Emit a verbatim copy of the lines running from the line with "What distance spans" through the end of the material below.

## [Entries shown]
___
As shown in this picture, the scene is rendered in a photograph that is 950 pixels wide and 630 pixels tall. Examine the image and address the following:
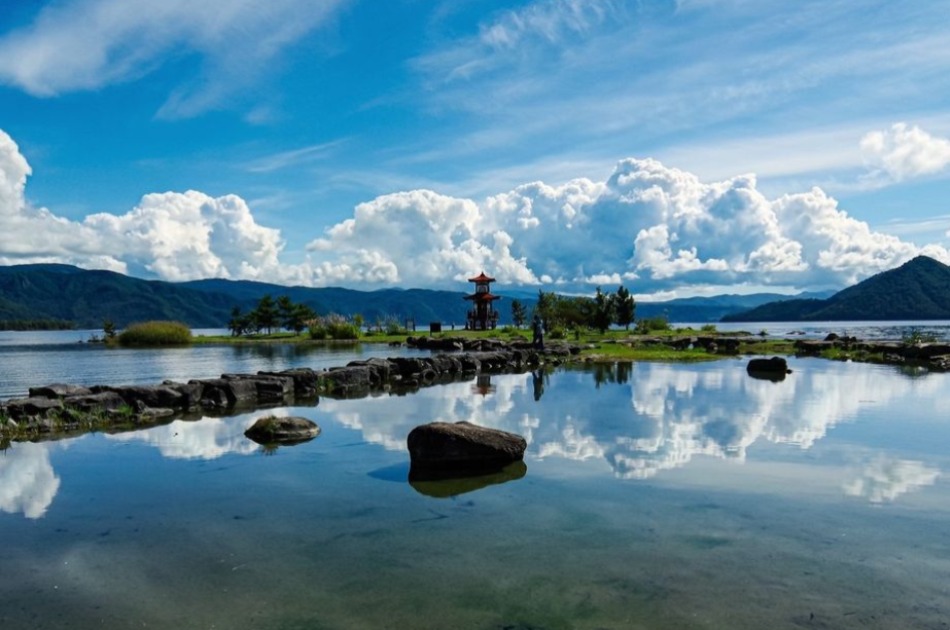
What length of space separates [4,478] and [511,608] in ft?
36.5

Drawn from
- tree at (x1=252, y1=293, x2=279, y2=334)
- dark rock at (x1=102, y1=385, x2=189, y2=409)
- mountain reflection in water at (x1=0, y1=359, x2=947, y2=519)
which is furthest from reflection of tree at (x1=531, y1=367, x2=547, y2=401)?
tree at (x1=252, y1=293, x2=279, y2=334)

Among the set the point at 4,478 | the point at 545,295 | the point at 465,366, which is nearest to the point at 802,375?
the point at 465,366

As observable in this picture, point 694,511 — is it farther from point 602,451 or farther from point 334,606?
point 334,606

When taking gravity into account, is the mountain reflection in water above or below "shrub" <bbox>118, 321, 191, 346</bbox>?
below

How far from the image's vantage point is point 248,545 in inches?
349

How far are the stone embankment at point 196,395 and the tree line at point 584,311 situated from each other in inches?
1622

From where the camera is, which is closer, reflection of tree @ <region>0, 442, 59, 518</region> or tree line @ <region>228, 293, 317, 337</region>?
reflection of tree @ <region>0, 442, 59, 518</region>

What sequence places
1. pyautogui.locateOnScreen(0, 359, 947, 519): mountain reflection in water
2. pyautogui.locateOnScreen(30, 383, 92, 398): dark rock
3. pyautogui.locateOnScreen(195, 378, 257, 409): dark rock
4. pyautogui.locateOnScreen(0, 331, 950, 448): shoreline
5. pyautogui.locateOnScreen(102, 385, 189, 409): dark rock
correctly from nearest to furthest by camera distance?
pyautogui.locateOnScreen(0, 359, 947, 519): mountain reflection in water, pyautogui.locateOnScreen(0, 331, 950, 448): shoreline, pyautogui.locateOnScreen(30, 383, 92, 398): dark rock, pyautogui.locateOnScreen(102, 385, 189, 409): dark rock, pyautogui.locateOnScreen(195, 378, 257, 409): dark rock

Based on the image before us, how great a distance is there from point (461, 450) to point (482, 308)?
77.0 meters

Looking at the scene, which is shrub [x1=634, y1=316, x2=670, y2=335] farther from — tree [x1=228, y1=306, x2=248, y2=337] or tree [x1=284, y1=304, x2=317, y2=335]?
tree [x1=228, y1=306, x2=248, y2=337]

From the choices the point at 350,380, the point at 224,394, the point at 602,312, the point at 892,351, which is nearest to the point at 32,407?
the point at 224,394

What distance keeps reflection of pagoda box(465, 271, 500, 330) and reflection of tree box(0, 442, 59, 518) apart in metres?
72.7

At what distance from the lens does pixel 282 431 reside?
1667cm

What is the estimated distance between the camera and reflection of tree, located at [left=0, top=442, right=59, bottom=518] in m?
10.9
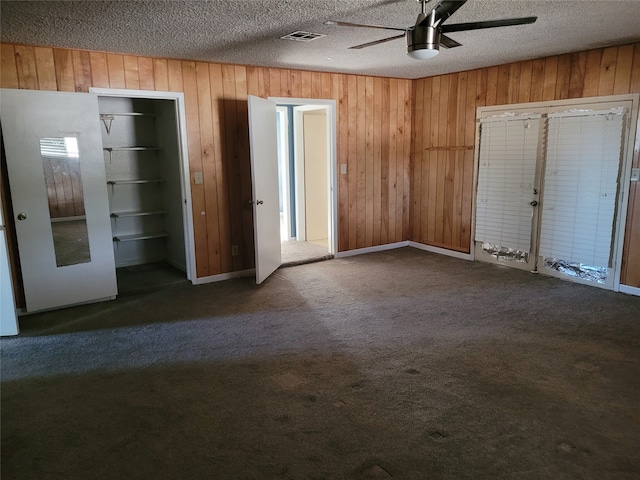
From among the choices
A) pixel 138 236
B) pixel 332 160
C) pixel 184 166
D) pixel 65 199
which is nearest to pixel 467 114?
pixel 332 160

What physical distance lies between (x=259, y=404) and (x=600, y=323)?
115 inches

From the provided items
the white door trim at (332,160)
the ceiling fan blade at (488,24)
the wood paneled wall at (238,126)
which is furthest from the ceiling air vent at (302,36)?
the white door trim at (332,160)

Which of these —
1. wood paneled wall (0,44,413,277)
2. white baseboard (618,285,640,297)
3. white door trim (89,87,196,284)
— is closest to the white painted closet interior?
white door trim (89,87,196,284)

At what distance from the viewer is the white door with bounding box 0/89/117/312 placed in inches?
154

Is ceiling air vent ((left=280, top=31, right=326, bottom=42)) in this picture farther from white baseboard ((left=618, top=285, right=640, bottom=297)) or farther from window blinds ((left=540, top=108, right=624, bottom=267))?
white baseboard ((left=618, top=285, right=640, bottom=297))

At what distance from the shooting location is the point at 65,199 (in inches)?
164

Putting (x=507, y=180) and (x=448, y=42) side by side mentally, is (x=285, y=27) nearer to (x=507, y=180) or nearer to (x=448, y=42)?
(x=448, y=42)

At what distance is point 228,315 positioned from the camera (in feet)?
13.5

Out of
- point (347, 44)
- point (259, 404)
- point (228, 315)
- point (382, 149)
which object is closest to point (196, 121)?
point (347, 44)

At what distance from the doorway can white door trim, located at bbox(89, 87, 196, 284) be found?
1.79 meters

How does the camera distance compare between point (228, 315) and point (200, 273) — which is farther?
point (200, 273)

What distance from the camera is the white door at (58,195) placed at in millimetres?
3902

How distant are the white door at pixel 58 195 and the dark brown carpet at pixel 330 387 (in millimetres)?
279

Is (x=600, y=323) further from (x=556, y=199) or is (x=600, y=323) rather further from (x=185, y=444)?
(x=185, y=444)
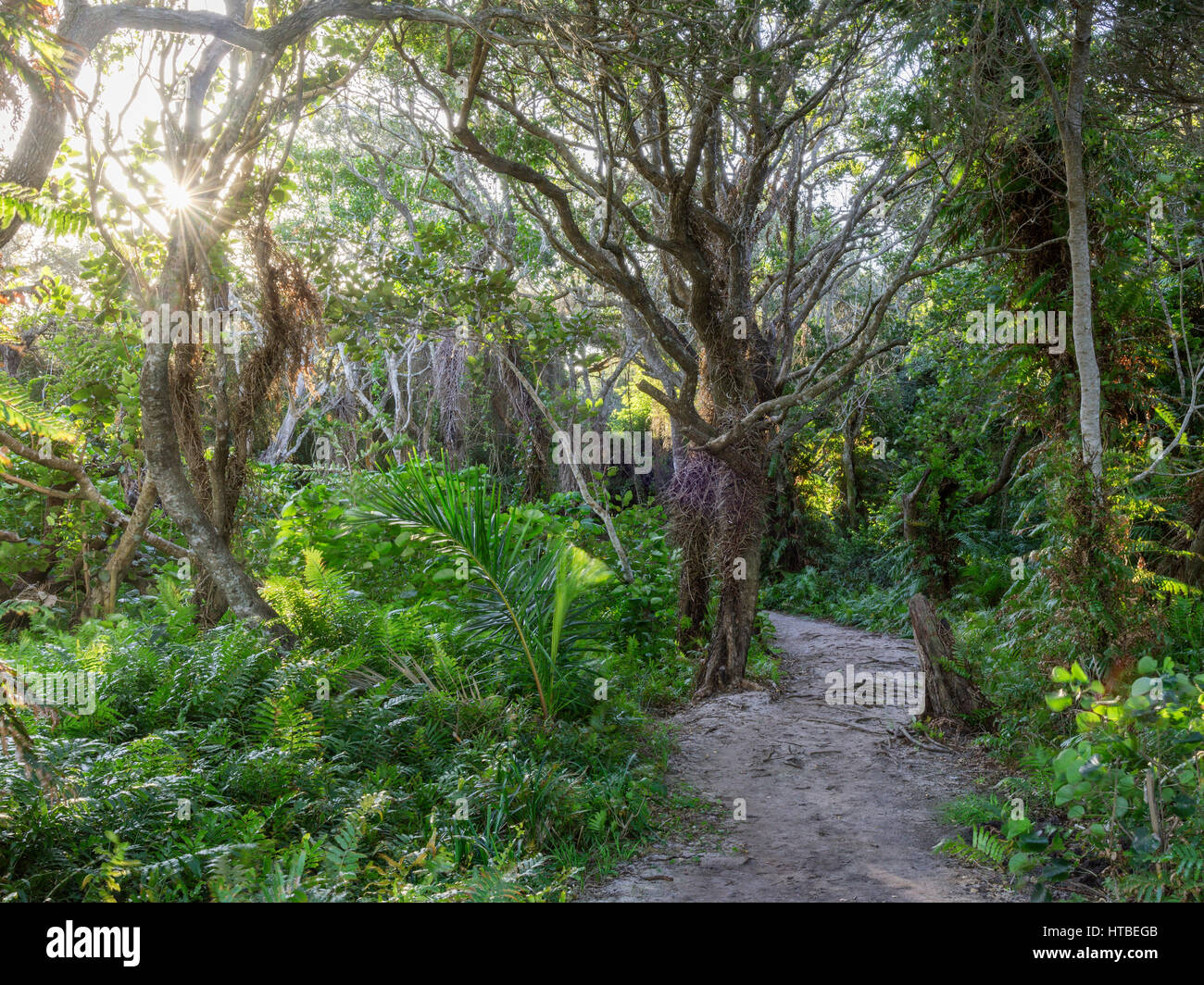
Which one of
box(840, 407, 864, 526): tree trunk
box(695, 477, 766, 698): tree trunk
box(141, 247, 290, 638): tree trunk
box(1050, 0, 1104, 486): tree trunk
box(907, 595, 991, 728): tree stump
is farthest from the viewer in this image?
box(840, 407, 864, 526): tree trunk

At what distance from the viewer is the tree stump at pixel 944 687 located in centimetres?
707

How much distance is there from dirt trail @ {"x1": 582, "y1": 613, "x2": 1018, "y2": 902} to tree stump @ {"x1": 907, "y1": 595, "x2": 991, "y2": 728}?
43 cm

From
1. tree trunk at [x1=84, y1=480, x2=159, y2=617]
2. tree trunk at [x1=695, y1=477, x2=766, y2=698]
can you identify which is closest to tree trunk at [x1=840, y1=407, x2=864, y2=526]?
tree trunk at [x1=695, y1=477, x2=766, y2=698]

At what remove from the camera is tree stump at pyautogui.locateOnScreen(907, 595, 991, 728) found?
707 centimetres

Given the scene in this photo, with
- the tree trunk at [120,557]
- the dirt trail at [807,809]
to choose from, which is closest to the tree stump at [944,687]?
the dirt trail at [807,809]

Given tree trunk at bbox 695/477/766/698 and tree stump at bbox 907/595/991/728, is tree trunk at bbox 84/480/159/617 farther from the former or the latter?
tree stump at bbox 907/595/991/728

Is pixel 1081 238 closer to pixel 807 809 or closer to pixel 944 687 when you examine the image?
pixel 944 687

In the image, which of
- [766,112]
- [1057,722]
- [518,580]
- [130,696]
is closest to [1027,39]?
[766,112]

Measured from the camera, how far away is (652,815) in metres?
5.32

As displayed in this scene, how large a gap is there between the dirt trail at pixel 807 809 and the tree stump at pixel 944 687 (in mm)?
434

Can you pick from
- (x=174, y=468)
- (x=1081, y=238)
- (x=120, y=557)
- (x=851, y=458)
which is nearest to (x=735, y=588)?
(x=1081, y=238)

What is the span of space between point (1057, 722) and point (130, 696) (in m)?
6.12

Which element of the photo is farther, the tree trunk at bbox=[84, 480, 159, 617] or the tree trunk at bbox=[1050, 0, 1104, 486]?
the tree trunk at bbox=[84, 480, 159, 617]

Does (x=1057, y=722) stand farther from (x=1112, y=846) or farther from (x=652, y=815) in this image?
(x=652, y=815)
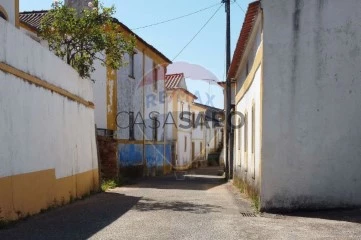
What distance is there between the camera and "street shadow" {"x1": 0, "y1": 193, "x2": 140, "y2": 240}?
22.2ft

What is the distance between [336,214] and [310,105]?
2263 mm

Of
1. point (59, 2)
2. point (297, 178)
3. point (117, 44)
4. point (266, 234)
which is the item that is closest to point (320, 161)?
point (297, 178)

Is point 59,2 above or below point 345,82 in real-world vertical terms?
above

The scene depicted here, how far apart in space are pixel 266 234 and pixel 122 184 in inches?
446

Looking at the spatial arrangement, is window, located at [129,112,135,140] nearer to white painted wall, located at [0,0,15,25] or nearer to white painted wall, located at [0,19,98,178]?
white painted wall, located at [0,19,98,178]

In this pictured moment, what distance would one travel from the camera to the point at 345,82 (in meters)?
9.42

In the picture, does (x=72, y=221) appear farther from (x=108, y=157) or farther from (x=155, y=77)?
(x=155, y=77)

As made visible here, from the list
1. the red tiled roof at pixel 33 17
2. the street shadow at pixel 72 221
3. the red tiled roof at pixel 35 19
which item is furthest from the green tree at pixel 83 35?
the red tiled roof at pixel 33 17

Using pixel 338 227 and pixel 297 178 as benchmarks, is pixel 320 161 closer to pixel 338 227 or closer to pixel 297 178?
pixel 297 178

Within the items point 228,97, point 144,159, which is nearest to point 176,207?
point 228,97

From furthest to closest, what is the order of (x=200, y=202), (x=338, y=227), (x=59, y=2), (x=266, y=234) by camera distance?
(x=59, y=2)
(x=200, y=202)
(x=338, y=227)
(x=266, y=234)

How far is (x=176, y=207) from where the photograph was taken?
10.5 meters

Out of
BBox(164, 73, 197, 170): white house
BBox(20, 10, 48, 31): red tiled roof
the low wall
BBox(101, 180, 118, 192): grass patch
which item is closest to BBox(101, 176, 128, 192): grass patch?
BBox(101, 180, 118, 192): grass patch

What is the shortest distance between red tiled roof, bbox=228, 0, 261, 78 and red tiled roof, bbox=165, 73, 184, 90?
16027mm
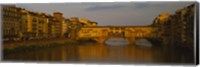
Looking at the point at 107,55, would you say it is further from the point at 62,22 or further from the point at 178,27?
the point at 178,27

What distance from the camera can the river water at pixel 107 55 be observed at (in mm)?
3178

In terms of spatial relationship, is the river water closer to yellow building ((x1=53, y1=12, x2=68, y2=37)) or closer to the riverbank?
the riverbank

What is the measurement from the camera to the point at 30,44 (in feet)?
11.1

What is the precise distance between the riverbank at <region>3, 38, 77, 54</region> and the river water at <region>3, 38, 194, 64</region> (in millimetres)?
40

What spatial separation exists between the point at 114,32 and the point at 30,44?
0.86 meters

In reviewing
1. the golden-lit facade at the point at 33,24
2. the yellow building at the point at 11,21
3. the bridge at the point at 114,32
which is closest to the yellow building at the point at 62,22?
the golden-lit facade at the point at 33,24

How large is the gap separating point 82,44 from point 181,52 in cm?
97

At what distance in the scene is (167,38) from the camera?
10.5 feet

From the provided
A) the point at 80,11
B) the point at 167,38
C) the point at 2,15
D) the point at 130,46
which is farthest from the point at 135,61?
the point at 2,15

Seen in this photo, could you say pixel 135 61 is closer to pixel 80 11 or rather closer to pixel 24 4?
pixel 80 11

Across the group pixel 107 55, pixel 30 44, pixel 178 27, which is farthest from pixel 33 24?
pixel 178 27

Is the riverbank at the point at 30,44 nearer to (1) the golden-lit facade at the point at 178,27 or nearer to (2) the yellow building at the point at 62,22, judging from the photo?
(2) the yellow building at the point at 62,22

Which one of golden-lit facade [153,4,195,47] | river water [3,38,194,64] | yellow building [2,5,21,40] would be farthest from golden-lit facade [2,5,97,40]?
golden-lit facade [153,4,195,47]

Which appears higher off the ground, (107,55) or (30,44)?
(30,44)
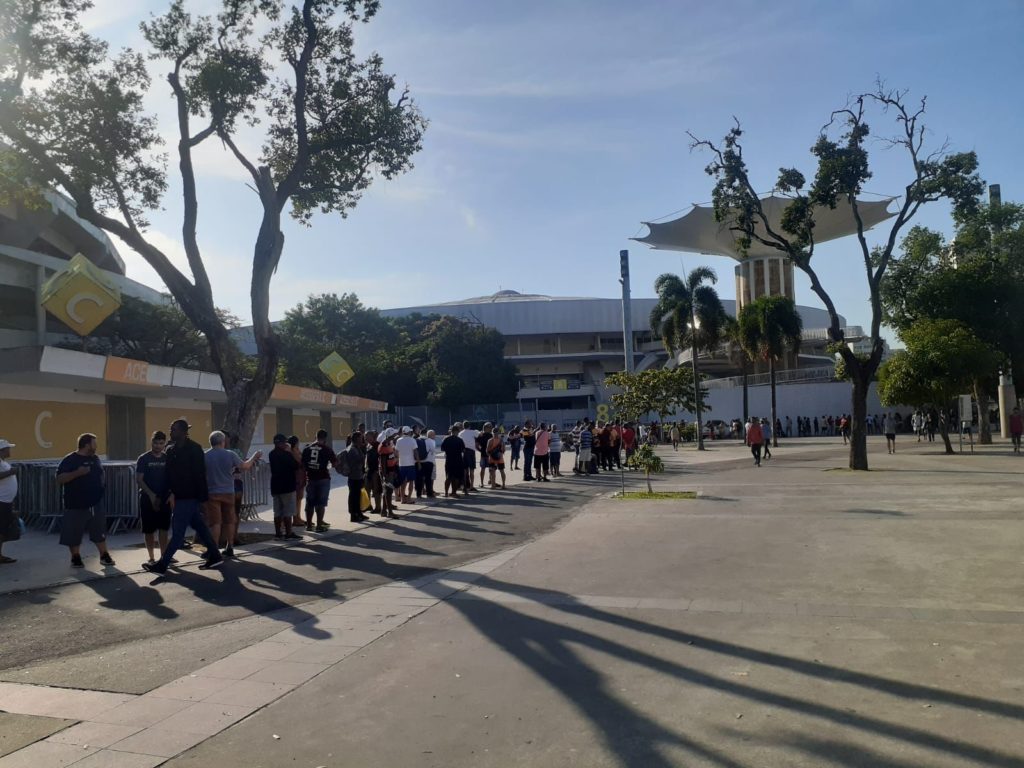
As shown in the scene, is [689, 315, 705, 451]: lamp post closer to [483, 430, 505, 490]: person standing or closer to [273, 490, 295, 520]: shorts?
[483, 430, 505, 490]: person standing

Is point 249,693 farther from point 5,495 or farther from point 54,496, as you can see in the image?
point 54,496

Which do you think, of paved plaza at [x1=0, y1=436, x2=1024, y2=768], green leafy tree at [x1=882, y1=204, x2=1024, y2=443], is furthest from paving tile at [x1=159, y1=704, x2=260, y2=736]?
green leafy tree at [x1=882, y1=204, x2=1024, y2=443]

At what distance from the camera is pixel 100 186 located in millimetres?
14453

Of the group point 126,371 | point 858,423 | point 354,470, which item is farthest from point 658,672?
point 858,423

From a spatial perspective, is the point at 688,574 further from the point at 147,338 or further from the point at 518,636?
the point at 147,338

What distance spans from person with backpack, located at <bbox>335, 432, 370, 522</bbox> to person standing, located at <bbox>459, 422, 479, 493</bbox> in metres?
4.61

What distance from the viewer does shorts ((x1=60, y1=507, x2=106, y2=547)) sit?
10.0m

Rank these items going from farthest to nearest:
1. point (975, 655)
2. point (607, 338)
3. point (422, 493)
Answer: point (607, 338) < point (422, 493) < point (975, 655)

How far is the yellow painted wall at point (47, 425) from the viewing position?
680 inches

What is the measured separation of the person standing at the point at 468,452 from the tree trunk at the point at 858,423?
10.6m

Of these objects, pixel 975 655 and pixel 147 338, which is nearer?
pixel 975 655

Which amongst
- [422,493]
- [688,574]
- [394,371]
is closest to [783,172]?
[422,493]

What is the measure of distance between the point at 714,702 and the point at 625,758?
98cm

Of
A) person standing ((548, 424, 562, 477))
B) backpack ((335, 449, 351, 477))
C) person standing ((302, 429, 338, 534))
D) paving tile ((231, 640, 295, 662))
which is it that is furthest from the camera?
___
## [Result of this task]
What distance spans from person with backpack, located at <bbox>335, 432, 370, 522</bbox> to person standing, located at <bbox>459, 422, 479, 493</bbox> in metres?
4.61

What distance from the viewer does shorts ((x1=60, y1=507, x2=106, y2=547)) sit?
10.0m

Rank these items going from farthest to nearest:
1. point (975, 655)
2. point (607, 338)
3. point (422, 493)
Answer: point (607, 338) < point (422, 493) < point (975, 655)

How far is the yellow painted wall at point (47, 425) from the viewing position?
680 inches

What is the measured separation of the person standing at the point at 468,452 from the tree trunk at the point at 858,423?
10.6m

Of these objects, pixel 975 655 and pixel 147 338, which is nearer?
pixel 975 655

Which amongst
- [422,493]
- [688,574]
- [394,371]
is closest to [783,172]?
[422,493]

What is the measure of distance between the point at 714,702 and the point at 625,758?
98cm

Of
A) person standing ((548, 424, 562, 477))
B) backpack ((335, 449, 351, 477))
C) person standing ((302, 429, 338, 534))
D) paving tile ((231, 640, 295, 662))
which is it that is furthest from the camera?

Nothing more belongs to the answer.